Expatriation : les difficultés taboues de ceux qui partent

01/07/16 à 12:04 - Mise à jour à 12:14

Source: Le Vif

Partir en Erasmus en Espagne, faire une année sabbatique en Australie, décrocher un emploi au Canada... De plus en plus de jeunes se lancent dans l'aventure, plein d'espoir. Suscitant parfois la jalousie de ceux "qui n'ont pas osé". Pourtant, tout n'est pas rose dans le monde des expatriés.

Expatriation : les difficultés taboues de ceux qui partent

© Flickr/Karoline

Dans l'inconscient collectif, une expérience à l'étranger, c'est un peu comme l'eldorado. Comme si l'herbe était toujours plus verte ailleurs. Comme si le fait de travailler au soleil pouvait rendre la tâche moins difficile ou simplement moins fatigante.

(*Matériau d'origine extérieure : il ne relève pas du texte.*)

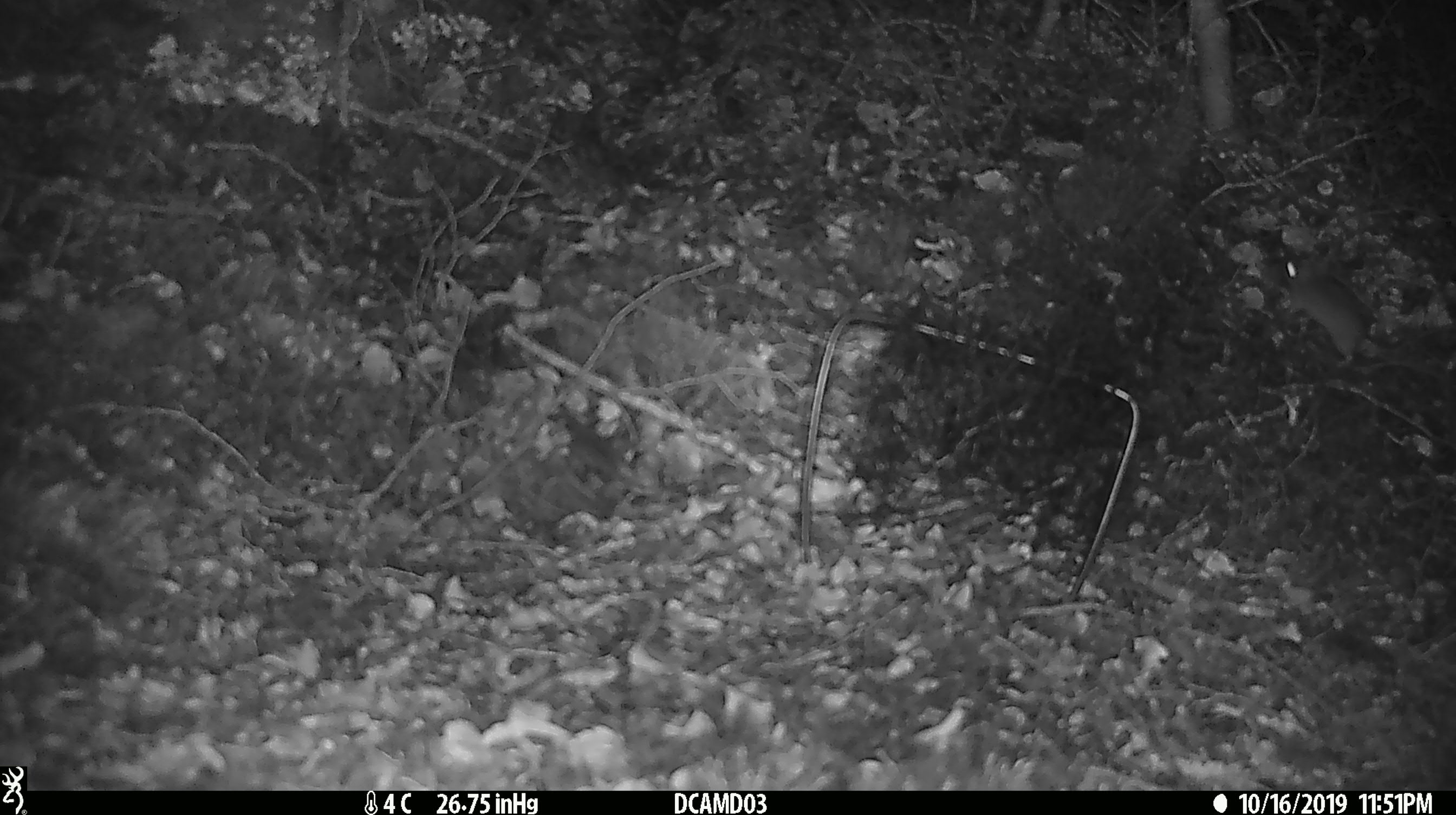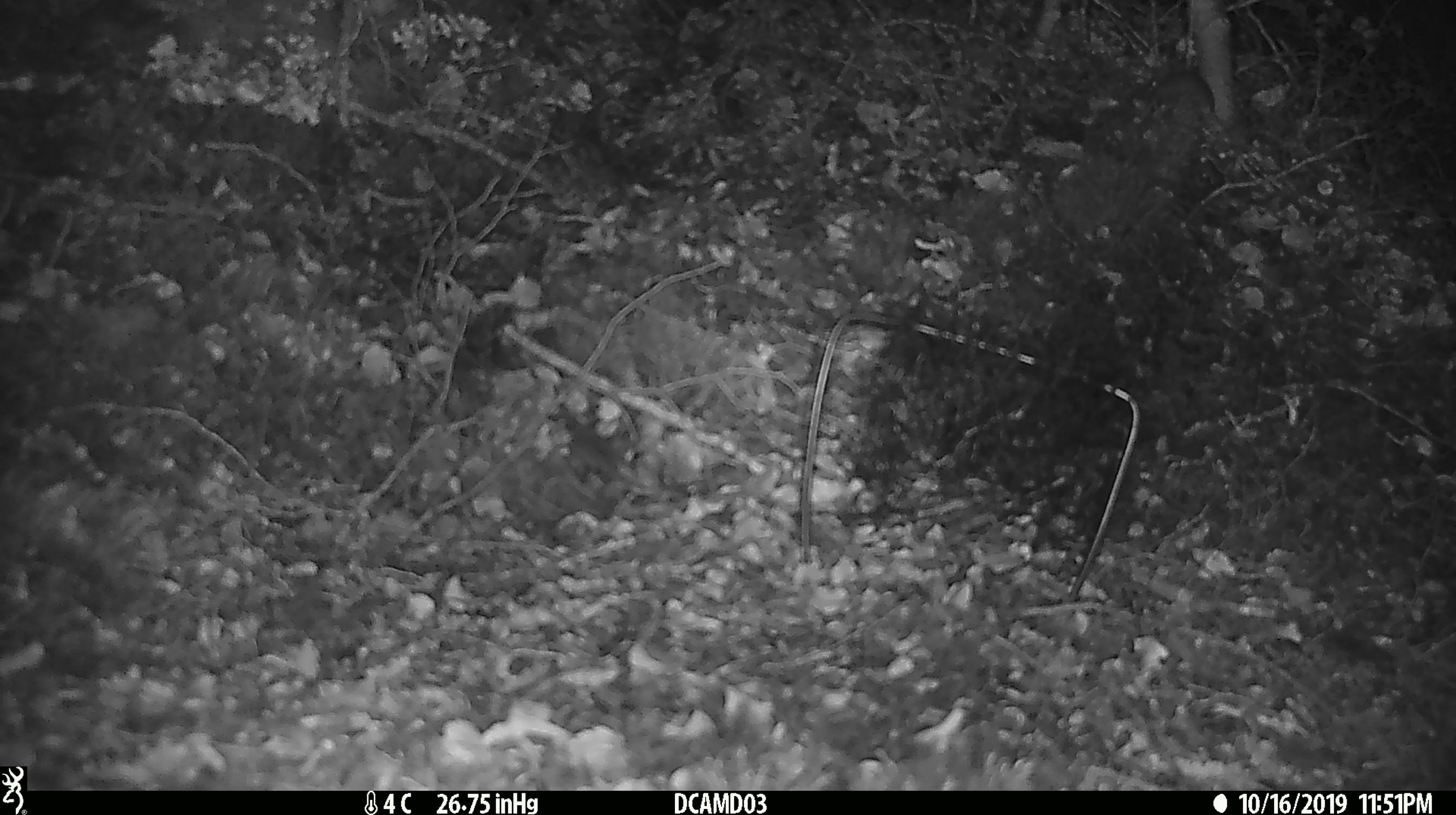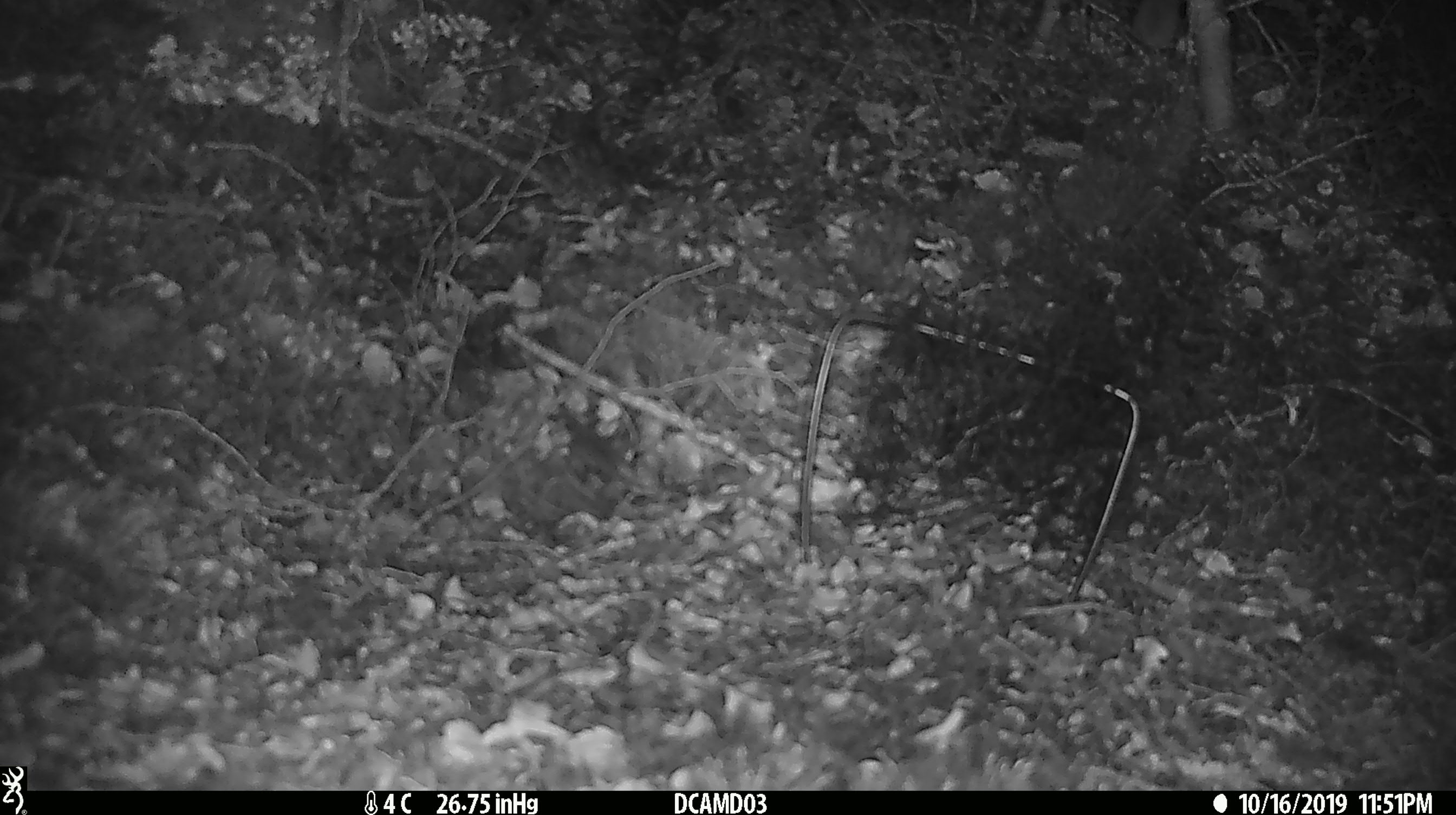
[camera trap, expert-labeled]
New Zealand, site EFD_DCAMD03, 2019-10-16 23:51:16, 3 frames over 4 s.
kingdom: Animalia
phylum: Chordata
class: Mammalia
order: Rodentia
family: Muridae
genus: Mus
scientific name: Mus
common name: mouse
Mouse (Mus).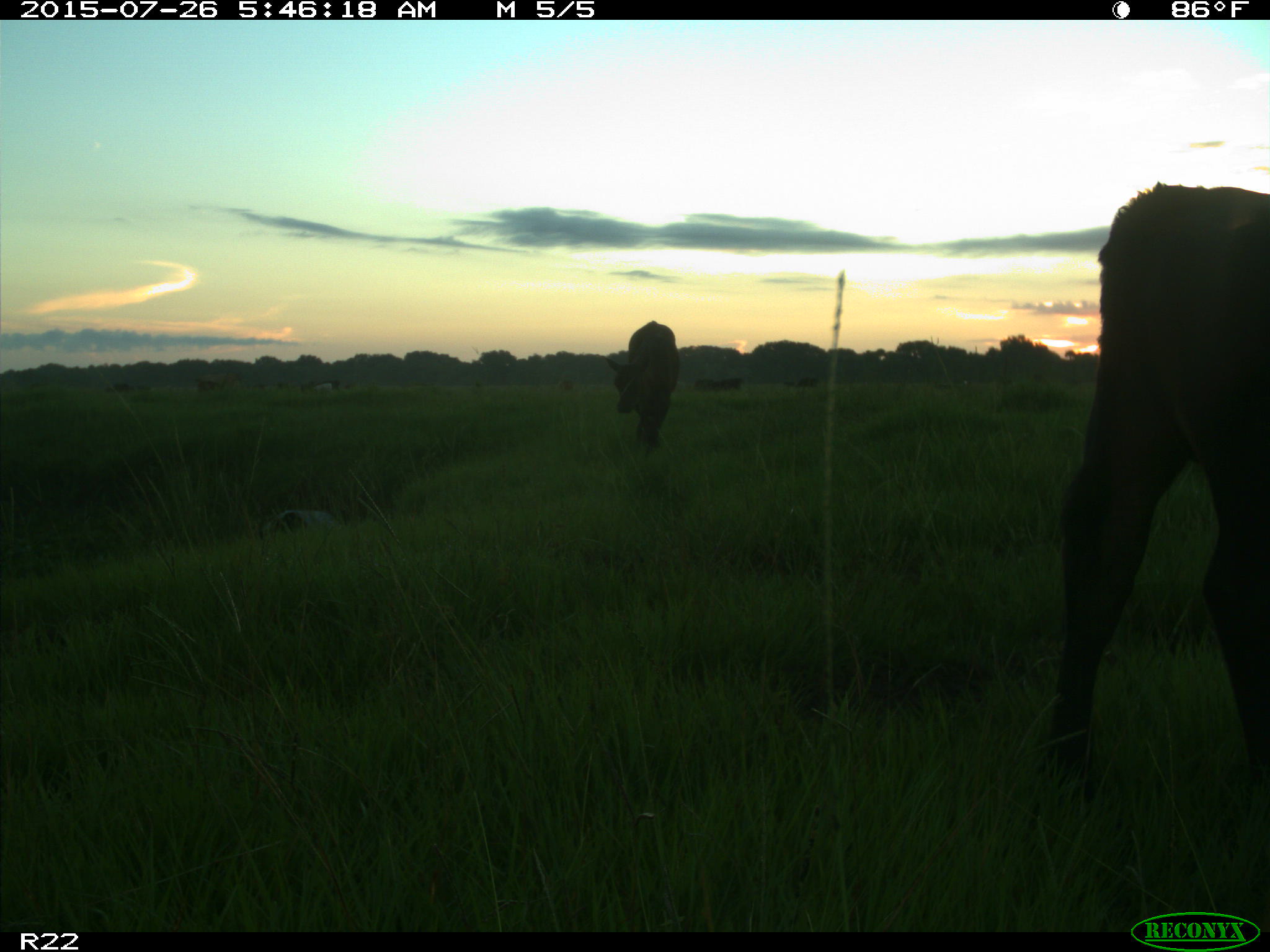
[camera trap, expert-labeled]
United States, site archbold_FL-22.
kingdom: Animalia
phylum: Chordata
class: Mammalia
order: Artiodactyla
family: Bovidae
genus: Bos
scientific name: Bos taurus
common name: domestic cow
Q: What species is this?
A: Bos taurus (domestic cow).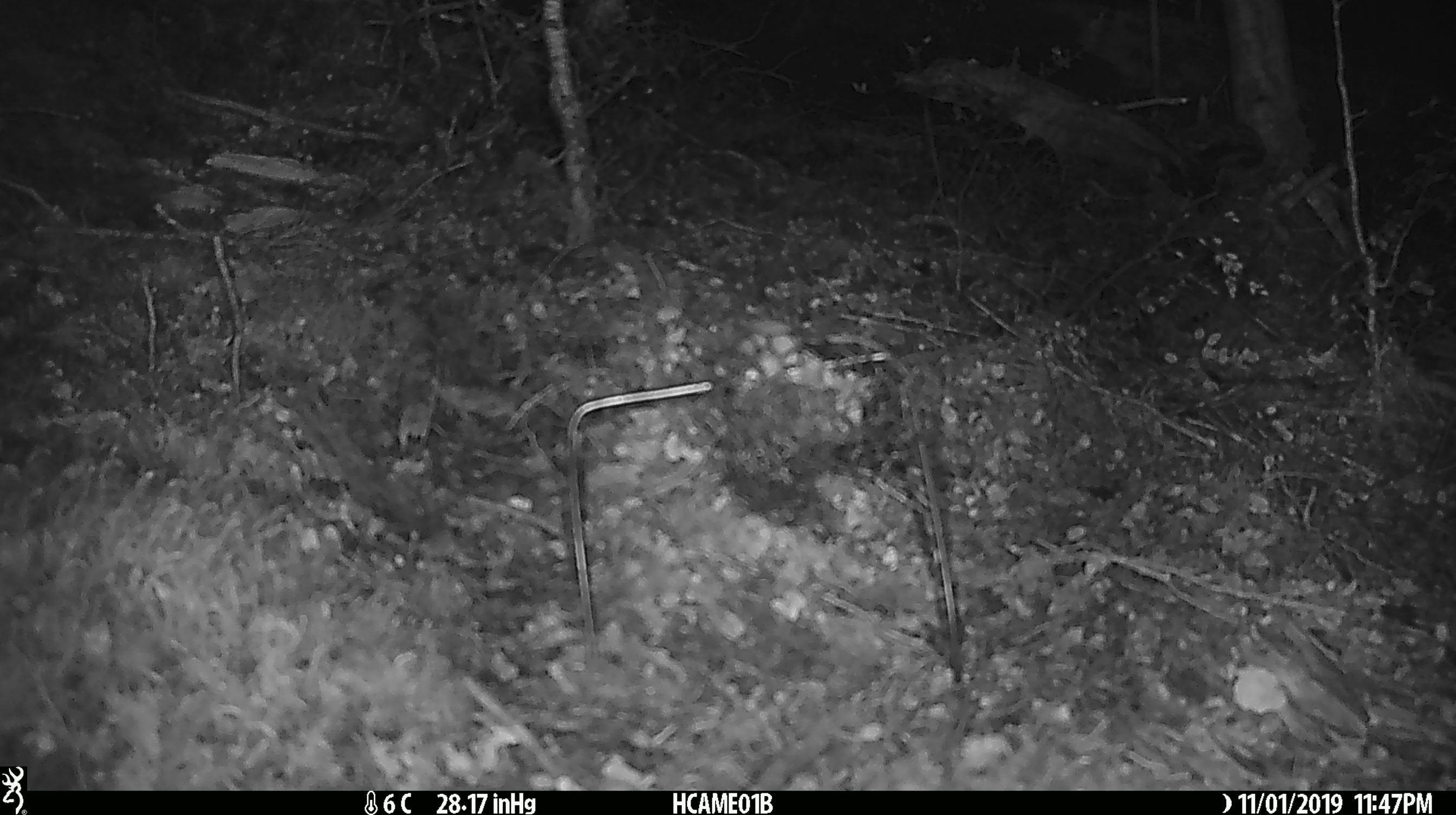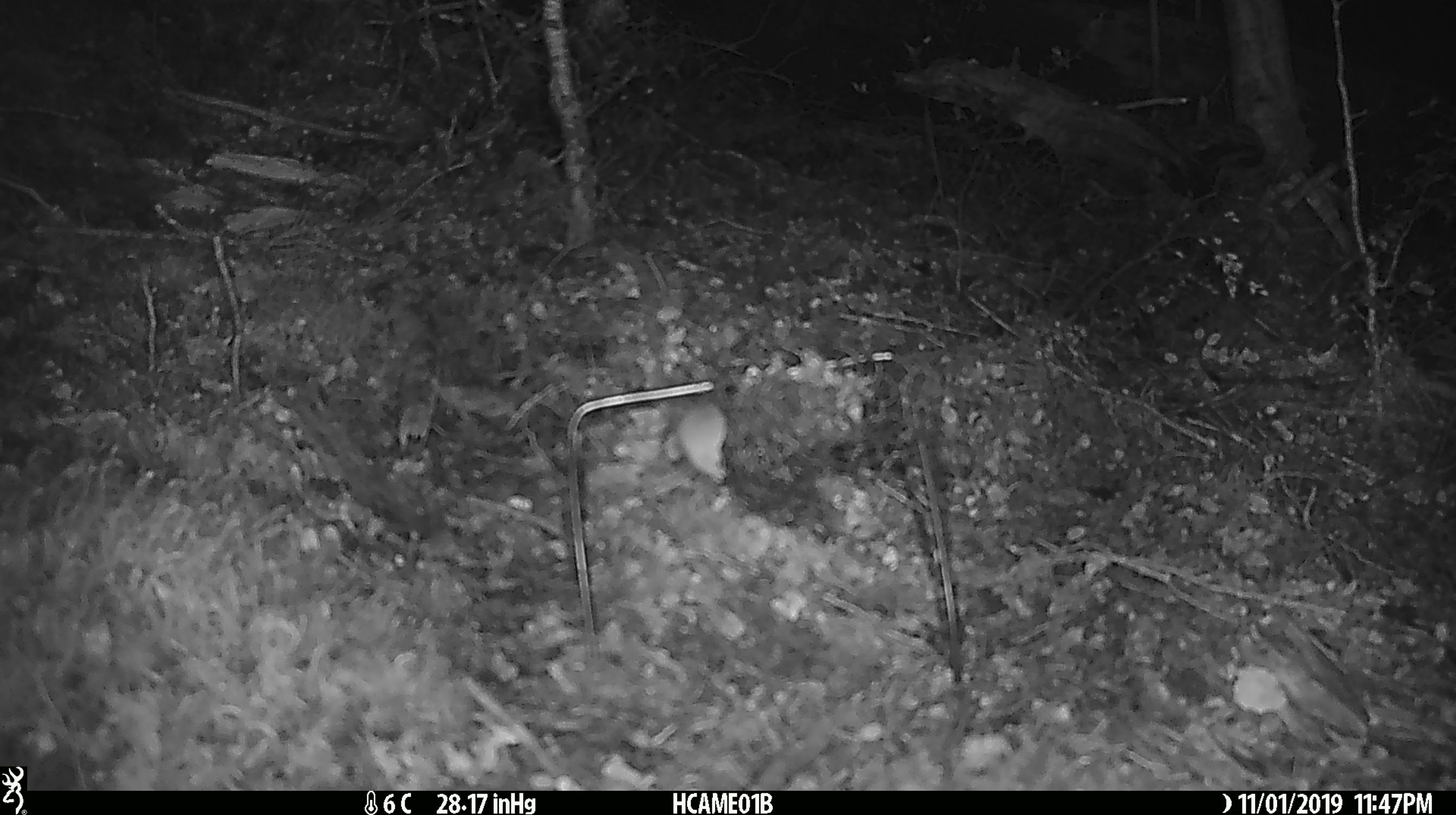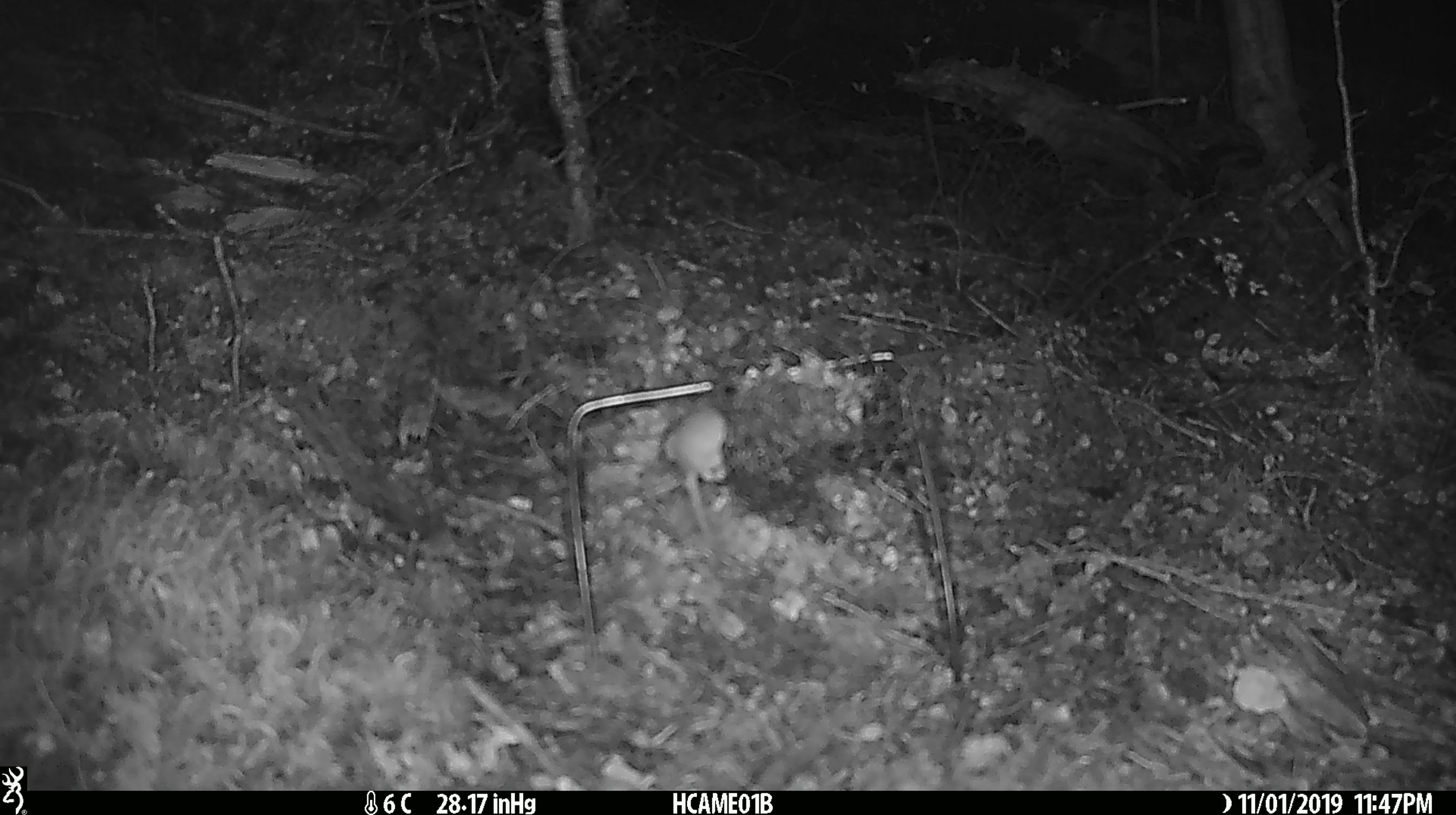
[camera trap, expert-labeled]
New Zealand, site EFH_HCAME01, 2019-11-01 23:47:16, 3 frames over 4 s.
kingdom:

Le site internet Konbini met en lumière trois difficultés majeures que rencontrent les personnes qui ont choisi de vivre pour un temps, ou pour toujours, loin de leur patrie et de leur famille. Des difficultés auxquels les primo arrivants n'ont peut-être pas songé.

La solitude culturelle

La première difficulté quand on décide de quitter son pays, sa famille et ses amis, est bien sûr la solitude. Mais la solitude culturelle est un sentiment d'isolement particulier. On est partagé entre un grand sentiment de liberté : "maintenant tout est possible", "personne ne va me juger", "je recommence à zéro", "je peux enfin être moi-même" et l'impression d'être perdu dans un océan de nouveautés. D'où le besoin, souvent très présent chez les expatriés, de se retrouver entre Belges, entre francophones ou même entre Européens.

"La solitude culturelle, c'est comprendre que l'anomalie ici, c'est nous. Nos manières de faire, tout ce qui est pour nous confortable culturellement, n'est pas en vigueur dans notre environnement. Pas de repos possible. Pas de pause dans l'adaptation culturelle, sauf pour ceux qui ont une communauté autour d'eux (clé d'une immigration réussie) auprès de laquelle se ressourcer et se sentir pleinement intégrés quelques heures par jour", explique Konbini.

La culpabilité

Partir, signifie aussi être absent. Ne pas être là pour les moments clés de l'existence de ses proches peut créer un fort sentiment de culpabilité. Rater un mariage, une naissance ou pire, un décès, sont autant de raison de se sentir coupable. Mais aussi ne pas être là pour ses proches dans toutes les petites difficultés du quotidien. Ce sentiment peut être d'autant plus fort si l'entourage resté au pays est plein de ressentiment à l'égard de celui qui est loin. Cela peut même devenir un fardeau insupportable dans certains cas.

"Les "aléas de la vie" sont déjà difficiles à surmonter quand on est sur place, la distance et l'impuissance qu'elles provoquent les rendent souvent "trop gros pour soi". Ça déborde, ça prend toute la place jusqu'à éclipser la vie là-bas. La tête est ailleurs", affirme Konbini.

L'épuisement

L'expatrié ne s'autorise aucun répit. L'échec serait très difficile à supporter pour celui qui a décidé de partir, parfois contre l'avis de son entourage qui aurait bien vite fait de lui dire : "on te l'avait bien dit". Un retour anticipé serait alors perçu comme un échec.

"Les plus tenaces et les plus orgueilleux (donc les plus jeunes) iront parfois au bout d'eux-mêmes, jusqu'à mettre en péril leur santé, pour démontrer que leur expérience n'est pas un échec. Qu'ils sont autonomes. Qu'ils peuvent réussir ailleurs. Qu'ils avaient raison", argumente Konbini.

En Australie, pays par excellence du "Backpaking" (voyage en sac à dos) avec le Canada, certains jeunes voyageurs fauchés vont même jusqu'à mendier dans la rue. Tout, plutôt que de demander de l'aide ou rentrer plus tôt.

Au niveau de la charge de travail, elle peut aussi fortement varier en fonction du pays dans lequel on se trouve. Certaines cultures sont beaucoup plus exigeantes professionnellement que ce dont on a l'habitude en Europe. Ce qui peut déstabiliser l'expatrié et le faire rapidement déchanter.

Si tous les voyageurs et expatriés ne sont pas forcément confrontés aux mêmes difficultés. Avant un départ, mieux vaut s'y préparer, histoire de ne pas tomber de haut et garder un souvenir amer d'une expérience ratée.